RE: Hbase as mongodb

2013-01-16 Thread Anoop Sam John
>Such as I can directly say Mongodb to get me
all the objects having timestamp value of xxx date where timestamp is a
field in Json objects stored in Mongodb

It is possible to store any data in HBase which can be converted into byte[].  
Yes using filters one can perform above kind of query. There is no built in 
filter for above kind of need but custom one can be created.  But remember that 
there is no built in secondary indexing capability in HBase.  Here by I can see 
you have a need for indexing a part of column value. [timestamp is a field in 
Json objects ]

-Anoop-

From: Panshul Whisper [ouchwhis...@gmail.com]
Sent: Wednesday, January 16, 2013 6:36 PM
To: user@hbase.apache.org
Subject: Re: Hbase as mongodb

Hello Tariq,

Thank you for the reply.

My concern is that I have been working with MongoDB, but now I am switching
over to Hadoop and I want to use HBase for certain reasons. I was wondering
if I can store Json files in Hbase in a way that I can query the Json files
in Hbase as I can in Mongodb. Such as I can directly say Mongodb to get me
all the objects having timestamp value of xxx date where timestamp is a
field in Json objects stored in Mongodb. Can I perform similar operations
on Hbase or does it have another approach for doing similar operations.

QUESTIONS.
1. According to the HBase thread, what capability is not built into HBase?
2. Translate this sentence from the HBase thread into Spanish: "It is possible to store any data in HBase which can be converted into byte[]."
The data is separate material that is unrelated to the HBase thread.

PROVIDED MATERIAL.
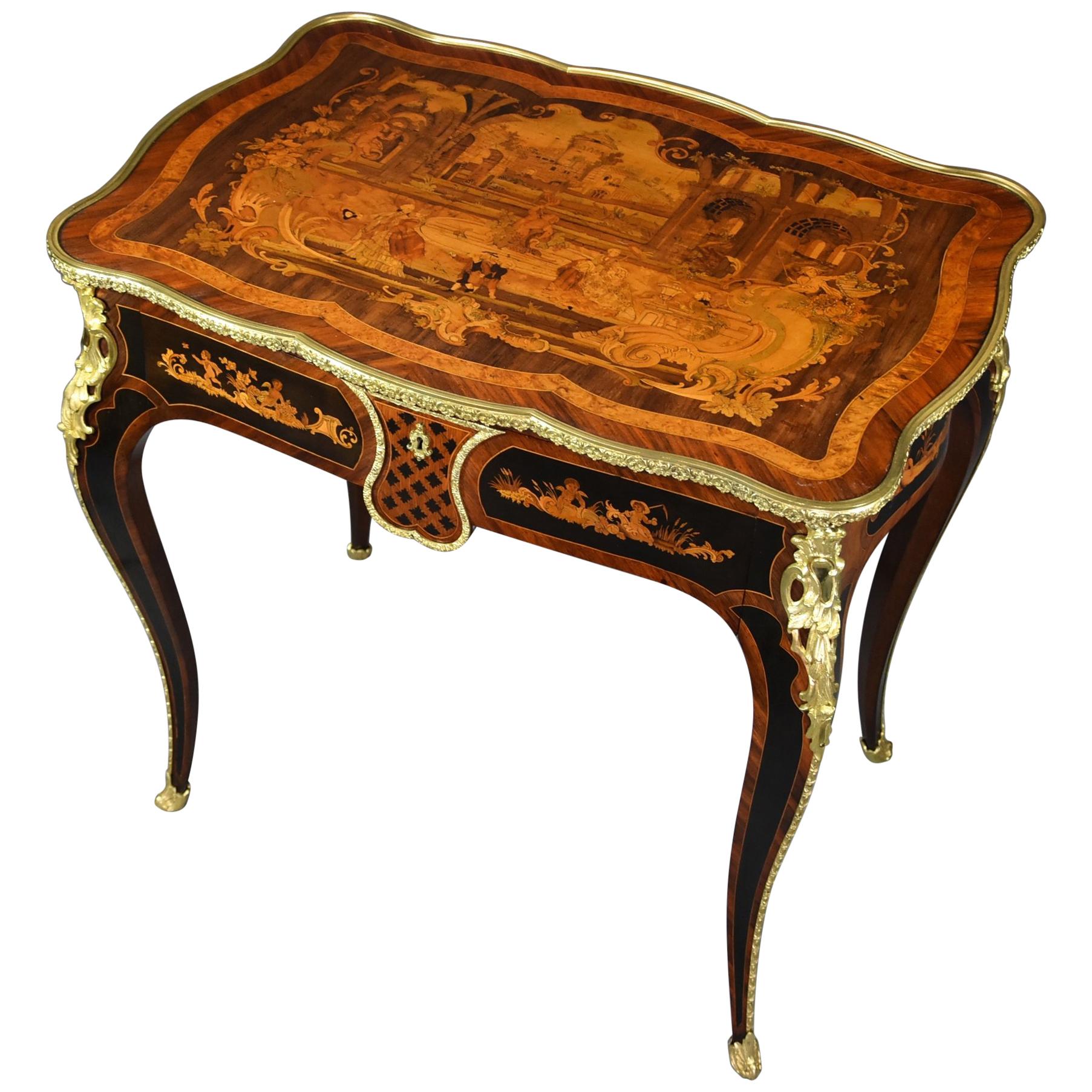 Mid-19th Century, French Fine Quality Kingwood Inlaid Centre Table For Sale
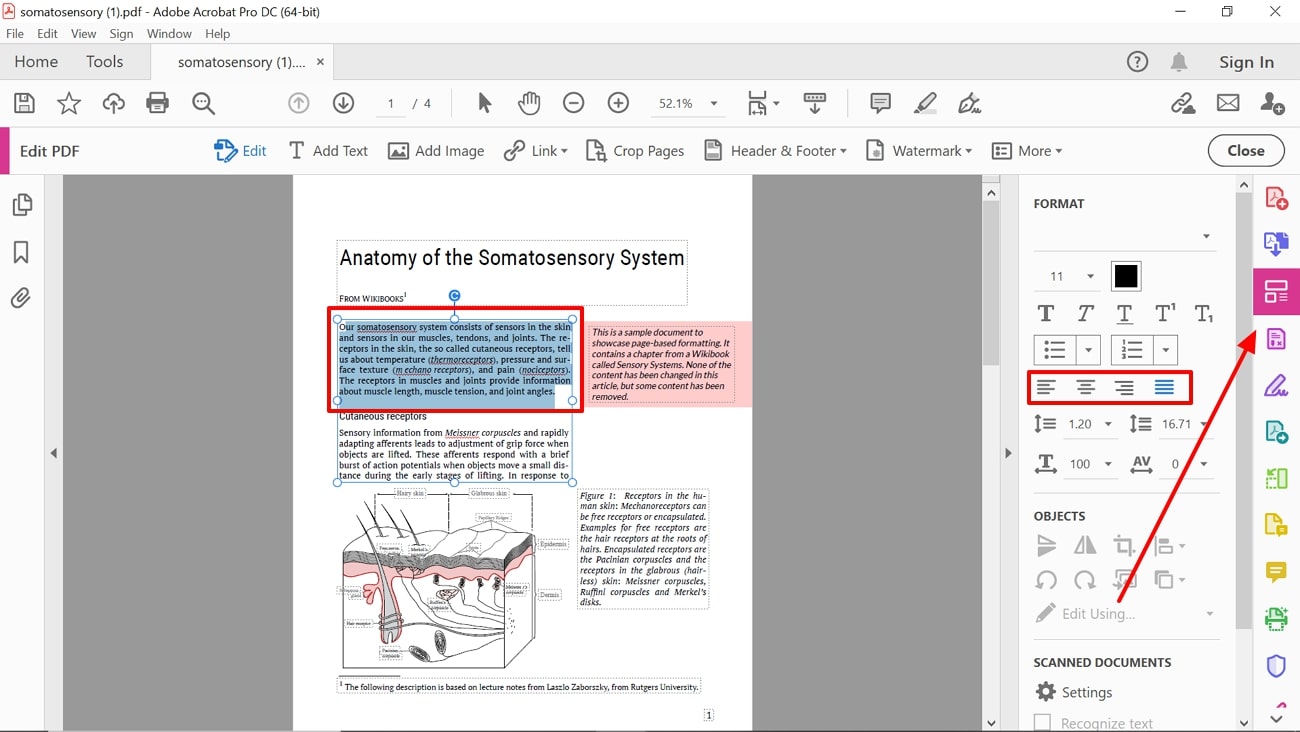 edit text alignment within pdf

ANSWERS FOR THE EXERCISE.
1. Secondary indexing.

2. Es posible almacenar en HBase cualquier dato que pueda convertirse en byte[].